> [ACTION ITEM A]
Using the text on hearing loss and depressive symptoms, decide whether each statement agrees with it: (i) the prevalence of hearing loss among participants was 6.8%; (ii) the link between poor hearing and depressive symptoms differed by sex; (iii) mediation analysis was done with a package in SPSS. Answer yes or no for each, quoting the deciding words of the text.
> [ACTION ITEM B]
Reproduce word for word the stretch of the text on hearing loss and depressive symptoms from "Of 10,088 participants" through "the current analysis.".

> [TEXT FOR ANALYSIS]
------
Pearson chi-square test and one-way analysis of variance (ANOVA) were used to compare categorical and continuous variables between groups, respectively. Multivariable linear regression was used to assess the association between hearing loss and GDS-15 scores, reporting adjusted regression coefficient (β) and 95% confidence interval (CI). Logistic regression model was used to assess the association between hearing loss and the presence of depressive symptoms, giving odds ratio (OR) and 95% CI. Mediation analysis was conducted to assess the proportion of the association mediated through social isolation. The “medeff” package in Stata was used to perform mediation analysis. We also performed sensitivity analyses by (1) using different cutoff value of GDS-15 score for the definition of depressive symptoms, and (2) excluding those with hearing aids. Data analysis was done using STATA/SE 15.1.


Of 10,088 participants recruited from 2006–2008, after excluding 1,126 (11.2%) participants with missing data, 8,962 participants (74.3% women) with complete data on all variables of interest were included in the current analysis.

Table 1 shows that mean age of the participants was 60.2 years, 74.3% were women, and the prevalence of hearing loss was 6.8%. Participants with poor hearing were older, had lower family income, lower education, and higher proportion of having manual occupation, fewer current alcohol users and more current smokers, higher prevalence of poor self-rated health, comorbidities and social isolation (P from 0.001 to 0.01). Those with poor hearing also had higher scores of GDS-15 and prevalence of depressive symptoms (both P < 0.001) (Table 1).

Table 1 Characteristics of participants by hearing status

Table 2 shows that after adjusting for age, sex, household income, education, occupation, smoking, alcohol use, self-rated health, comorbidities, compared with participants who had normal hearing, those with fair hearing (β = 0.59, 95% CI: 0.48, 0.69) or poor hearing (β = 0.74, 95% CI: 0.54, 0.94) had higher scores of GDS-15. After similar adjustment, those with poor hearing (OR = 2.13, 95% CI: 1.65–2.74) or fair hearing (OR = 1.68, 95% CI: 1.43–1.99) also showed higher odds of depressive symptoms (Table 2). After additionally adjusting for social isolation, the associations of poor hearing and fair hearing with depressive symptoms attenuated slightly but not substantially, with the β (95% CI) for GDS-15 being 0.69 (0.50–0.89) and 0.58 (0.47–0.68), and the OR (95% CI) for depressive symptoms 2.05 (1.59–2.64) and 1.66 (1.41–1.97), respectively.

Table 2 Association of hearing loss with GDS-15 scores and depressive symptoms

Table 3 shows that the association between poor hearing and depressive symptoms did not vary by sex, age group or education (P values for interaction from 0.38 to 0.97). Mediation analysis showed that the proportion of the association mediated through social isolation was 13% (95% CI: 0.10, 0.19) and the results remained after adjusting for potential confounders (9%, 95% CI: 0.06, 0.22) (Table not shown).
------
> [DATASET EXCERPTS]
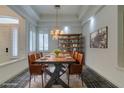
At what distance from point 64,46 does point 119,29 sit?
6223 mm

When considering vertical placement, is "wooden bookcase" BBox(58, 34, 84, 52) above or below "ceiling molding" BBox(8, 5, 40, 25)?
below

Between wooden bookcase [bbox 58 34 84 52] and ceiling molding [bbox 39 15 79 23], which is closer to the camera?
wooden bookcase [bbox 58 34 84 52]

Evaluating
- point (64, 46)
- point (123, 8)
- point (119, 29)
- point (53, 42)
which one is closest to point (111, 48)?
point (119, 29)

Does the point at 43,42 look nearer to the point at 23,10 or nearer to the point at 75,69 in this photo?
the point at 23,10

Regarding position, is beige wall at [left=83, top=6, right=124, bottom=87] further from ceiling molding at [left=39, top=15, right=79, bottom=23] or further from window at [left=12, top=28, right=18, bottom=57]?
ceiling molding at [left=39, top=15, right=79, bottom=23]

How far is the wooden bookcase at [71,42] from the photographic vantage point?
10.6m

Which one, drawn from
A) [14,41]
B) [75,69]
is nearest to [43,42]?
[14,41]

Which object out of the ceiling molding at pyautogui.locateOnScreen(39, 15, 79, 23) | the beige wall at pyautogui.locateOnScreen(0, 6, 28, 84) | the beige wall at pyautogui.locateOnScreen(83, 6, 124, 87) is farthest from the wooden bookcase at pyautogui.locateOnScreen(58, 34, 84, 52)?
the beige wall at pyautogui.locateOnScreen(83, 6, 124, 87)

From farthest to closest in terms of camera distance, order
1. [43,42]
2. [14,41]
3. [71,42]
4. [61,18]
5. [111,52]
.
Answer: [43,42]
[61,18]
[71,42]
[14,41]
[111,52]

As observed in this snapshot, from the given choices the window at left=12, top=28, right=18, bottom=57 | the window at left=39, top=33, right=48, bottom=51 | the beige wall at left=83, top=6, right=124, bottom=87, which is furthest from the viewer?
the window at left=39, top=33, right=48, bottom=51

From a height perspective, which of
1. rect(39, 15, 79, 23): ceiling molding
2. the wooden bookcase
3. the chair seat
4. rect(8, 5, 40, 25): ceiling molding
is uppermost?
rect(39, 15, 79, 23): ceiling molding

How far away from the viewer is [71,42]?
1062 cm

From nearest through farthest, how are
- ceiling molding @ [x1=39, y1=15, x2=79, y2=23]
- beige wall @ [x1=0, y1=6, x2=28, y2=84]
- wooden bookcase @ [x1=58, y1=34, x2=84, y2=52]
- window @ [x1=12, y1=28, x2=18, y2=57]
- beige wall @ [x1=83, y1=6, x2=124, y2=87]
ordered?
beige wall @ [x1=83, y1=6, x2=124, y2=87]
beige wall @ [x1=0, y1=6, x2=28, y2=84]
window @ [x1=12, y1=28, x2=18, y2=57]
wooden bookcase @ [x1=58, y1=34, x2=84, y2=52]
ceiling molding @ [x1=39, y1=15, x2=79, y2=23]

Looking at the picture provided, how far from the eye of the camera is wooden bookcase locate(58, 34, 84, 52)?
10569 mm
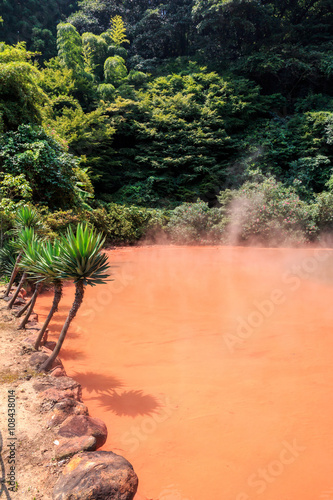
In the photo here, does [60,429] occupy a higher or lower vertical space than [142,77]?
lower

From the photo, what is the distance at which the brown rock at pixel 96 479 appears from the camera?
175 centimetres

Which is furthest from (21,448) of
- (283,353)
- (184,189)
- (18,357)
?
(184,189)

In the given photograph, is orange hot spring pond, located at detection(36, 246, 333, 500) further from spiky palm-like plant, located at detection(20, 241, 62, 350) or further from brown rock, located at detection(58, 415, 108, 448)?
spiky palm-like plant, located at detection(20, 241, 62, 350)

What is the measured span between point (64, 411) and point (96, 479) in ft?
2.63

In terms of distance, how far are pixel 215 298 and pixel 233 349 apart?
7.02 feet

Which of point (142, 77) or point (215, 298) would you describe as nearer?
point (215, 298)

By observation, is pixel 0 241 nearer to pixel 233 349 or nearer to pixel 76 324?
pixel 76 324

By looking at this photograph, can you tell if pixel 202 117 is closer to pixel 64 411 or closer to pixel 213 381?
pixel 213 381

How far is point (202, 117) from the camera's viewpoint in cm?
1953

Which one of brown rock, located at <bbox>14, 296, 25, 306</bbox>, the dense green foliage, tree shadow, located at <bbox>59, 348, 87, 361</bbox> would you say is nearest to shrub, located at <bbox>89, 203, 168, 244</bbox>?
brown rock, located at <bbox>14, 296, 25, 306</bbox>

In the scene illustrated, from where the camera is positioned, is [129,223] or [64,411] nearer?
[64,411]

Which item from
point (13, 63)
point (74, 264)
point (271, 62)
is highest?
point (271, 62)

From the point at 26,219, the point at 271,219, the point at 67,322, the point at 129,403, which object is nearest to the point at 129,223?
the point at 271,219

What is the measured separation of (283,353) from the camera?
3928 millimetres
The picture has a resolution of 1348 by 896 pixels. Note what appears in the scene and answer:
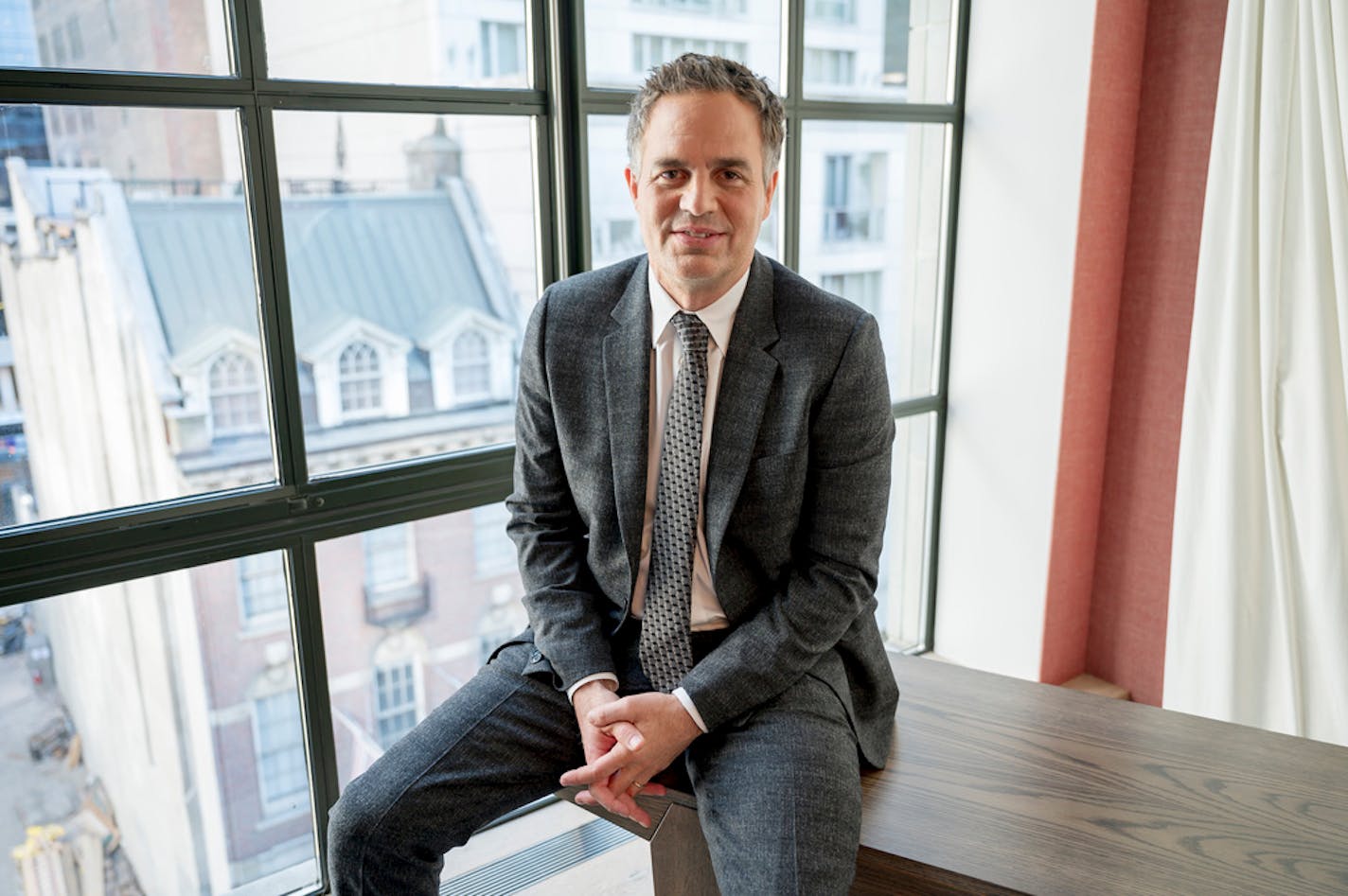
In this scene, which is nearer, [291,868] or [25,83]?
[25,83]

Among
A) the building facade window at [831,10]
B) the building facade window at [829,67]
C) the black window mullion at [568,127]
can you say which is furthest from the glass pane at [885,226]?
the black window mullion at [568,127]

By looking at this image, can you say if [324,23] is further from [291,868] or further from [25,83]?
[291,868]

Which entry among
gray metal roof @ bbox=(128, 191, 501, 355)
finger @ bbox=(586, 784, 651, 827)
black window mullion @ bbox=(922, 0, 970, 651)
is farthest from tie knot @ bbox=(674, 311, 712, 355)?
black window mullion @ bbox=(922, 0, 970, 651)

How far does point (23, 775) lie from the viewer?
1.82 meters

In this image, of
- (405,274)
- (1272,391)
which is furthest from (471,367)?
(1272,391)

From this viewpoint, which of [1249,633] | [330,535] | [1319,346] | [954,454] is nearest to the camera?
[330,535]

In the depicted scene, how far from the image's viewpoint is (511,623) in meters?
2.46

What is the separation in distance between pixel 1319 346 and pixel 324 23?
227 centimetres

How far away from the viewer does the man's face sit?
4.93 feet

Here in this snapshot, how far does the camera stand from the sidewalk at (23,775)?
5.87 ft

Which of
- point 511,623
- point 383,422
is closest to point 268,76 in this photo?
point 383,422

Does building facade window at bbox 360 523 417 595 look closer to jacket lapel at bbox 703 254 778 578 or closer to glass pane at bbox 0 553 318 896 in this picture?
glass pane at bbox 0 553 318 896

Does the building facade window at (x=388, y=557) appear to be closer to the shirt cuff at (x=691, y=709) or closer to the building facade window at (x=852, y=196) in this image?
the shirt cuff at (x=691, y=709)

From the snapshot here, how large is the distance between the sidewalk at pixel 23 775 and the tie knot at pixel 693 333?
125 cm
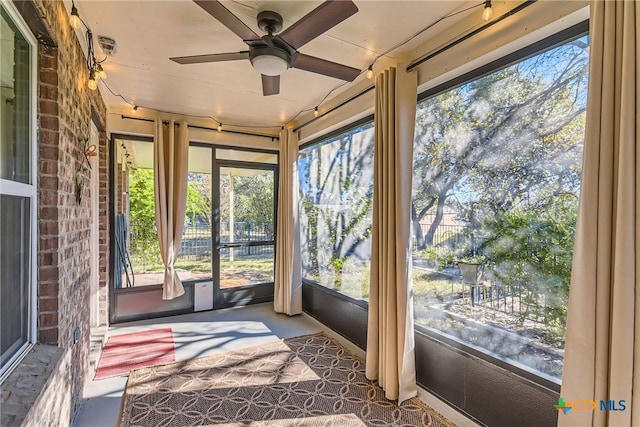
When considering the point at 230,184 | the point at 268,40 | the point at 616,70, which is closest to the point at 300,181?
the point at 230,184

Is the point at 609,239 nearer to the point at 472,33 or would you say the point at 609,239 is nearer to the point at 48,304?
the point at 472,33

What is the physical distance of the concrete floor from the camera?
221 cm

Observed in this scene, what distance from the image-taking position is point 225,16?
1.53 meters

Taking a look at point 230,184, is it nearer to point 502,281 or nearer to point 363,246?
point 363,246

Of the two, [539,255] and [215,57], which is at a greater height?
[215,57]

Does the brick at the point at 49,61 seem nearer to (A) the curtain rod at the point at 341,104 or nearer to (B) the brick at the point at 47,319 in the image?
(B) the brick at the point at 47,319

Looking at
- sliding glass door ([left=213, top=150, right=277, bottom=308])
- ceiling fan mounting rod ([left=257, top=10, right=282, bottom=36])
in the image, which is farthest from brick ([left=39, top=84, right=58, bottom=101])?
------
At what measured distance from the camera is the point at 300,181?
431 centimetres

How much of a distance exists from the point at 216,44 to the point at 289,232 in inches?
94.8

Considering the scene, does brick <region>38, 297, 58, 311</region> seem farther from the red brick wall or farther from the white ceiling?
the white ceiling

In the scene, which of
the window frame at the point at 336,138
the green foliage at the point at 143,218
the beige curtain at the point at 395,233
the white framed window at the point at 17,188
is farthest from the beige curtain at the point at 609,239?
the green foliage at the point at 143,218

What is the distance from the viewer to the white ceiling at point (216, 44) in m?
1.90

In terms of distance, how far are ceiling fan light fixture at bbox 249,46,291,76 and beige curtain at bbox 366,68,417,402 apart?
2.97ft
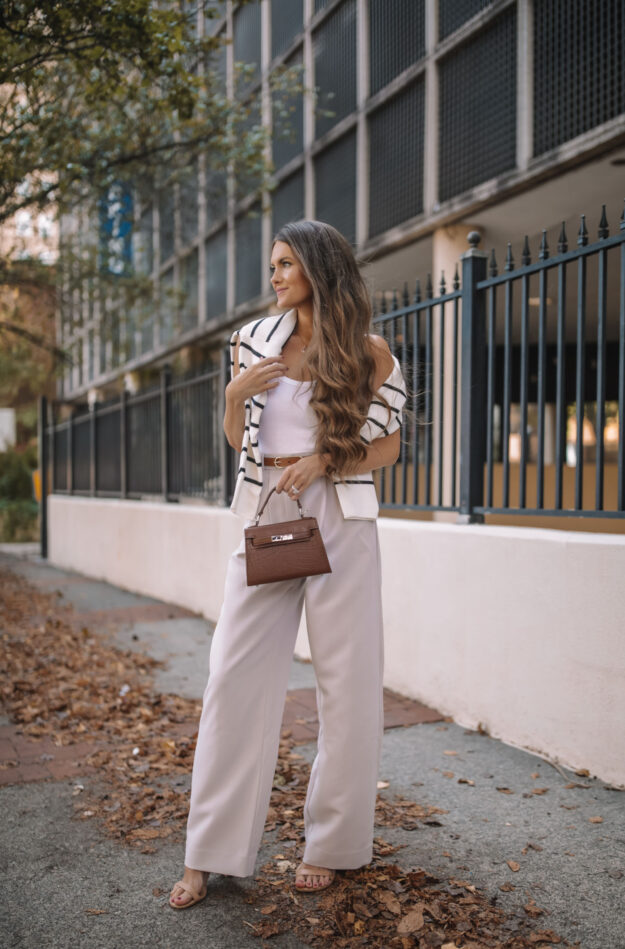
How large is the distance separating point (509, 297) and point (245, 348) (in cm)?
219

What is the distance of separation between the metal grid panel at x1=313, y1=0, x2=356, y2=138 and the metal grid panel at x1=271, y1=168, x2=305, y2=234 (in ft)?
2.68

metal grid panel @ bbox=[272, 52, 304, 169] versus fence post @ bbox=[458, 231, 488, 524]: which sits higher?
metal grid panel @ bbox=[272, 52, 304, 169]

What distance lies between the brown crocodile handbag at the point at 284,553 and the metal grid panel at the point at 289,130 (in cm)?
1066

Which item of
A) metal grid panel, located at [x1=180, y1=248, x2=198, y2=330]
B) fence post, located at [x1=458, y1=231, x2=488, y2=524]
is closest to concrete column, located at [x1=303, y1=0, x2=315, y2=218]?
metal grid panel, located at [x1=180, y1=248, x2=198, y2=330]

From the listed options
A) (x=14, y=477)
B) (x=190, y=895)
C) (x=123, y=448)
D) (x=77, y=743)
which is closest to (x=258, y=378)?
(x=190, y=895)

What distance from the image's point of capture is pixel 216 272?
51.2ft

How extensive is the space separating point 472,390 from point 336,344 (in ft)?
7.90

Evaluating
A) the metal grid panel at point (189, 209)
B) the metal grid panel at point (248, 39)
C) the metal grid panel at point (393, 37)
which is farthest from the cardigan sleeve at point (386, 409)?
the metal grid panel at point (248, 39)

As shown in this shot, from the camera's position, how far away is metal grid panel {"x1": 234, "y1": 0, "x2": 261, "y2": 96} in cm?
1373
------
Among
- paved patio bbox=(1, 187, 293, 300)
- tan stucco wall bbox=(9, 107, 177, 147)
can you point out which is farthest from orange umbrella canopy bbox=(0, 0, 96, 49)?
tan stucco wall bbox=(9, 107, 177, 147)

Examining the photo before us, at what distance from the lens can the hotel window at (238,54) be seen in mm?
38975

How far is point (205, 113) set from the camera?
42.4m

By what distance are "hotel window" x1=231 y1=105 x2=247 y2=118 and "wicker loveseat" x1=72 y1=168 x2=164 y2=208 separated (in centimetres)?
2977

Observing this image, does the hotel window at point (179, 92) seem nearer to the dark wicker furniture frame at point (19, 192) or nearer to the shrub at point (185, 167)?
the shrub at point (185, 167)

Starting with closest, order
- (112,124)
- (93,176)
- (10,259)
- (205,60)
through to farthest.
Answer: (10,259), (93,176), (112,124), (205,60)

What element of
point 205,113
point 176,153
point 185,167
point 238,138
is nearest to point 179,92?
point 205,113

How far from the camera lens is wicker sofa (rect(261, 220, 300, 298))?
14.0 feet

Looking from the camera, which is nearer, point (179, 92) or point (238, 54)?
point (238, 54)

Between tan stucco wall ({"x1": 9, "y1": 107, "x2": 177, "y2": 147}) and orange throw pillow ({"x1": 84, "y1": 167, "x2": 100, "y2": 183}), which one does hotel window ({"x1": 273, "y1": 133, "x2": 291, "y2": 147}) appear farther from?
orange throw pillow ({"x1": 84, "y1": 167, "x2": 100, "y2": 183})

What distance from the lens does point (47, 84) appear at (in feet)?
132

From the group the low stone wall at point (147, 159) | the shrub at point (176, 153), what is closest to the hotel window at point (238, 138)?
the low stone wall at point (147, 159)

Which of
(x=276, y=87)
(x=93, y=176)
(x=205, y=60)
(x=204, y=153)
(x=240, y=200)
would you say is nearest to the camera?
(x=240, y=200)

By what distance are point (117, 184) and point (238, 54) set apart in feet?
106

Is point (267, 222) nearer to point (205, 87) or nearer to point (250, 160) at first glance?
------
> [ANSWER A]
(i) Yes: "the prevalence of hearing loss was 6.8%"
(ii) No: "the association between poor hearing and depressive symptoms did not vary by sex, age group or education"
(iii) No: "The “medeff” package in Stata was used to perform mediation analysis."

> [ANSWER B]
Of 10,088 participants recruited from 2006–2008, after excluding 1,126 (11.2%) participants with missing data, 8,962 participants (74.3% women) with complete data on all variables of interest were included in the current analysis.